Appellant argues that as a matter of law, from the evidence, he was delayed for an unreasonable length of time after his arrest before being brought before a magistrate for examination and trial and for the purpose of fixing bail, and that by reason thereof respondents were guilty of false imprisonment and were legally liable in damages therefor; that this was the only conclusion that the jury could reasonably have reached from the evidence; and that their verdict in favor of the respondents and the judgment entered thereon are clearly contrary to the law and evidence. Under the circumstances and conditions here presented it cannot be so held as a matter of law. This question of fact was placed squarely before the jury under proper instructions on that subject. In 79 A.L.R., page 13, many cases are cited in which certain circumstances were held to justify the delay, including inaccessibility of the magistrate, the intervention of holidays, and lateness of the hour. Generally, it is a question for the jury as to whether there was unreasonable delay on the part of those making the arrest. In Peckham v. Warner Bros. Pictures, Inc., 36 Cal.App.2d 214, at page 220, 97 P.2d 472, at page 475, cited by appellant, the appellate court, in reversing a judgment notwithstanding the verdict, said: “Applying the above stated rules of law to the facts of the instant case, since plaintiff Sorrell was incarcerated for almost twenty–four hours before being released, and in fact never taken before a magistrate, and plaintiff Peckham was incarcerated for more than forty–eight hours before being taken before a magistrate and released, the case was properly submitted to the jury for a determination of the issue as to whether an unreasonable time had elapsed after the arrest of said plaintiffs without taking them before a magistrate.” (Italics ours.)

Next, appellant complains of claimed errors of the trial court in admitting certain evidence over his objection. One pertained to certain photographs of dead burro carcasses, which it is contended, excited the sympathy of the jury and prejudiced it against appellant. The record is replete with descriptions of the killing and slaughtering of the burros, the packing of the meat, and the blood on the clothes of the men. The photos were admissible in evidence. The argument that counsel for respondents were permitted to cross–examine appellant on irrelevant and immaterial matters is not meritorious and there appears to be no abuse of discretion. A trial court has discretionary power over cross–examination which will be disturbed on appeal only in case of an abuse thereof. East Bay Mun. Utility District v. Kieffer, 99 Cal.App. 240, 278 P. 476, 279 P. 178.

While respondent did not plead justification of the arrest based primarily on the reason that the alleged offense was committed in the presence of the arresting officer, respondent did deny appellant's allegations in his complaint that “the arrest and imprisonment of plaintiff was wrongful, unlawful, and without any reasonable or probable cause,” and did affirmatively set out the evidentiary facts above related. The affirmative defense complained of was brought out before the jury without objection on the part of appellant.

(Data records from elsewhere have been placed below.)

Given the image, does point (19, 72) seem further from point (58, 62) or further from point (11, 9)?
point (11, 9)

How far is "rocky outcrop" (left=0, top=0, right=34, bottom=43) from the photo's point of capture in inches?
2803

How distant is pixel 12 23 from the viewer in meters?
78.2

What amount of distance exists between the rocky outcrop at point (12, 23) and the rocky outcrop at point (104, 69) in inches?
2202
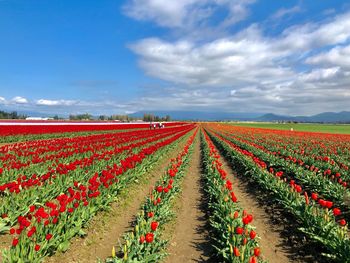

The case was tried as though this issue was adequately presented by the pleadings. Appellant may not now raise the question of surprise or lack of proper pleading for the first time on appeal. It is the rule in this state that in the case of affirmative defenses where the parties on the trial treat a defense as sufficiently pleaded, it will be so treated on appeal, even though there may be an entire absence of an essential allegation. Busch v. Los Angeles R. Co., 178 Cal. 536, 174 P. 665, 2 A.L.R. 1607; Diefendorff v. Hopkins, 95 Cal. 343, 28 P. 265, 30 P. 549; National Union Fire Ins. Co. v. Nason, 21 Cal.App. 297, 131 P. 755; 2 Cal.Jur., § 73, p. 246.

Lastly, appellant complains of several instructions which were given or refused by the trial court. Without enumerating them, suffice it to say that we have carefully examined them and the complaint and the authorities of appellant in reference thereto. Most of the refused instructions of appellant were fully covered by other instructions on the subject. Others were properly refused. Some instructions given, which were offered by appellant and also by respondent, while not entirely consistent, were not prejudicially erroneous. Art. VI, § 4 1/2, Const. Appellant offered an instruction in reference to the liability of the respondent Pacific Indemnity Company which was refused. As that respondent would only become liable in case a judgment was obtained against its insured, and no such judgment was rendered, it cannot be held that appellant was prejudiced thereby, even if there were error in such refusal. Foley v. American Ry. Express Co., 69 Cal.App. 669, 681, 232 P. 169. Other points presented do not justify further consideration.

GRIFFIN, Justice.

BARNARD, P. J., and MARKS, J., concurred.